↓

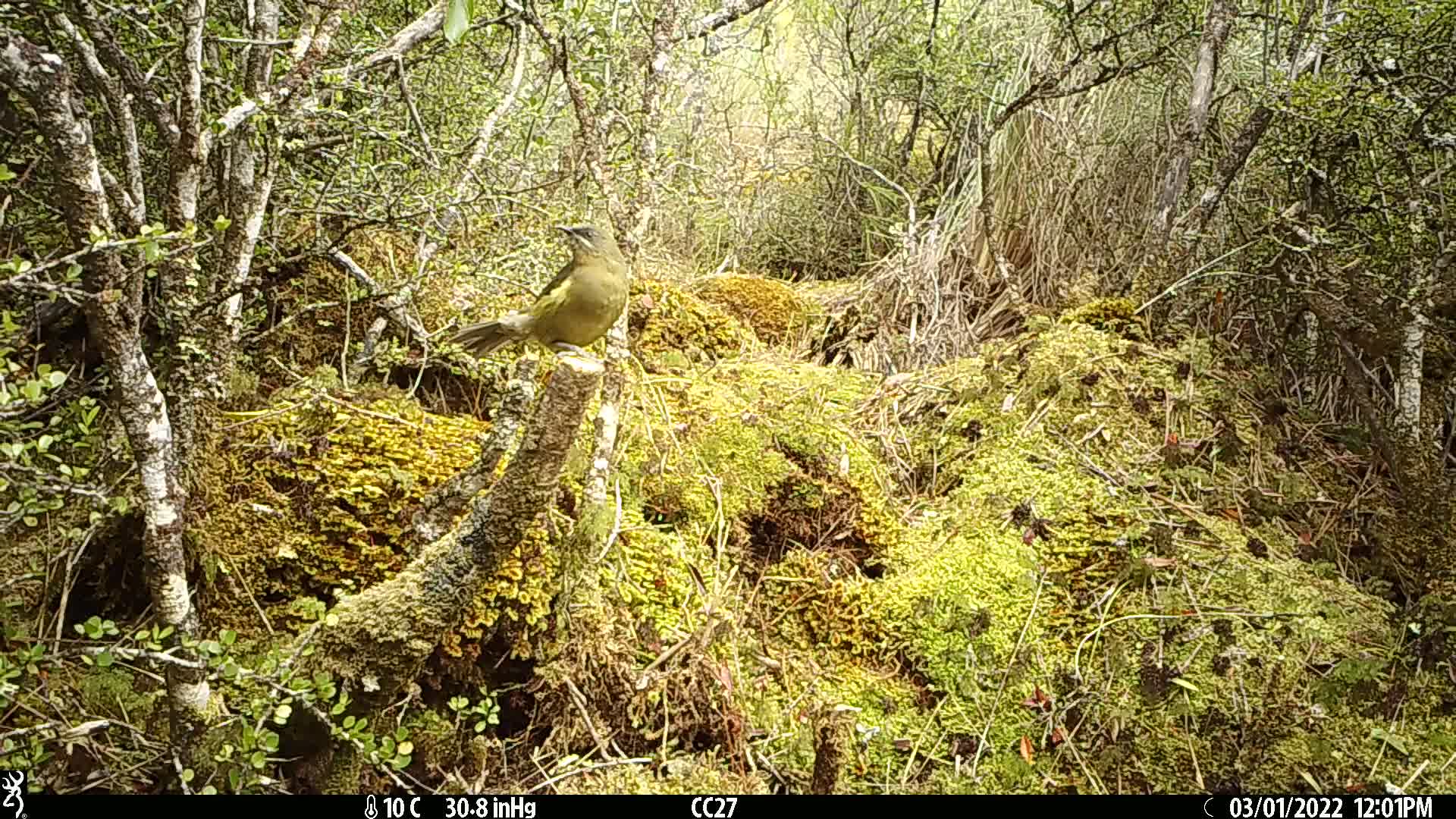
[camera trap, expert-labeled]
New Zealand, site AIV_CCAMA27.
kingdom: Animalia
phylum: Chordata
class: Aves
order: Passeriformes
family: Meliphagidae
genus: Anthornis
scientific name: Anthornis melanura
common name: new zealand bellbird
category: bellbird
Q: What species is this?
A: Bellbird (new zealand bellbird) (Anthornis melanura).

↑
↓

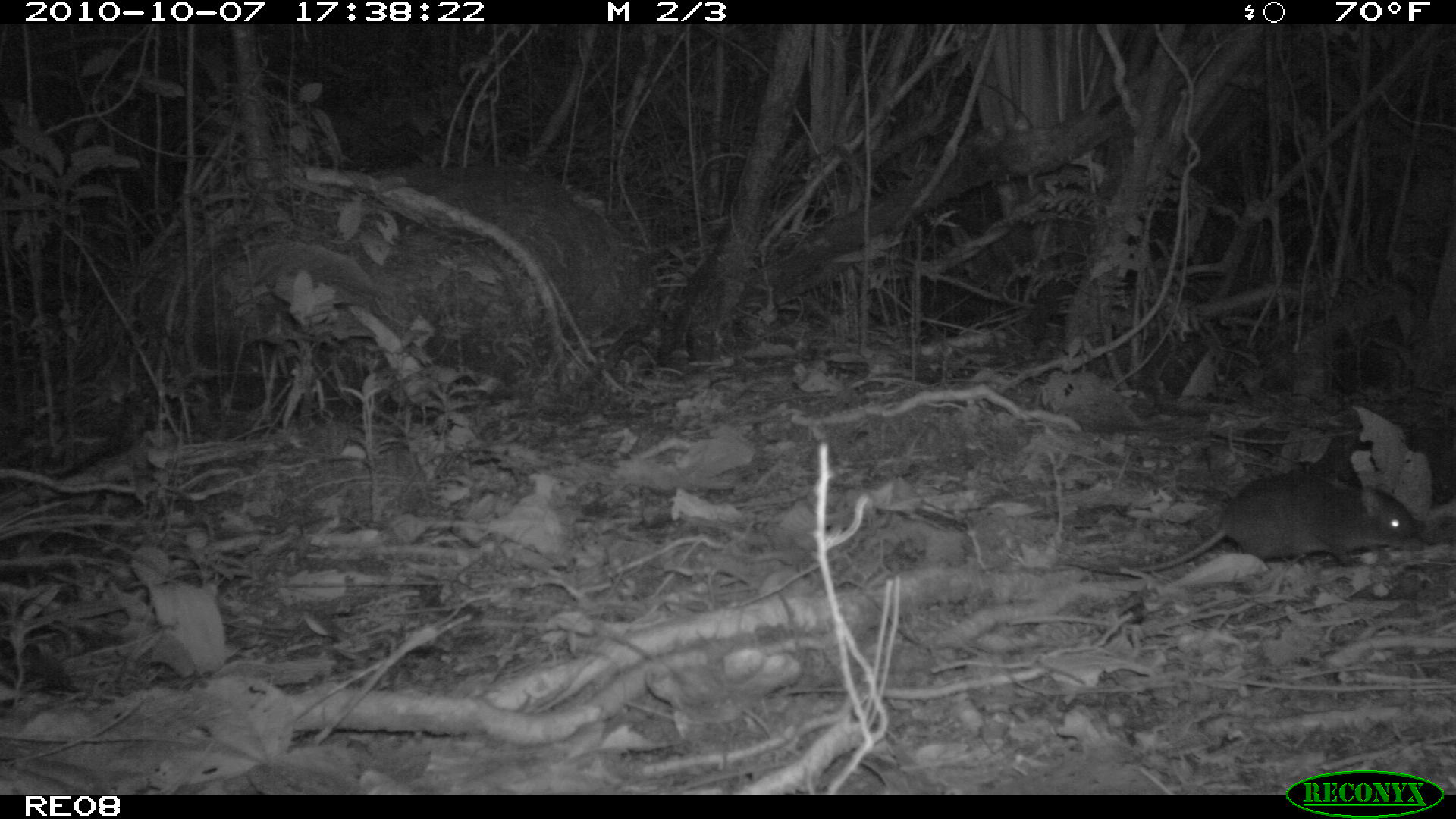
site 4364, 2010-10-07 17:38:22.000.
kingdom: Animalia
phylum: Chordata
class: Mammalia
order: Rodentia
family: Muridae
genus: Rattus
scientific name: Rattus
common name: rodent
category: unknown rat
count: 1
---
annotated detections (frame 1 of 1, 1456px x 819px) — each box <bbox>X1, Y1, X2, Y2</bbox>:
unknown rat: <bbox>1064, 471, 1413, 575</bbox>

↑

__PROBLEM STATEMENT__: Output, from the data above, the lines from the line with "[camera trap, expert-labeled]" to the line with "A: Bellbird (new" exactly as they stand, both ends included and nothing else.

__WRITTEN SOLUTION__:
[camera trap, expert-labeled]
New Zealand, site AIV_CCAMA27.
kingdom: Animalia
phylum: Chordata
class: Aves
order: Passeriformes
family: Meliphagidae
genus: Anthornis
scientific name: Anthornis melanura
common name: new zealand bellbird
category: bellbird
Q: What species is this?
A: Bellbird (new zealand bellbird) (Anthornis melanura).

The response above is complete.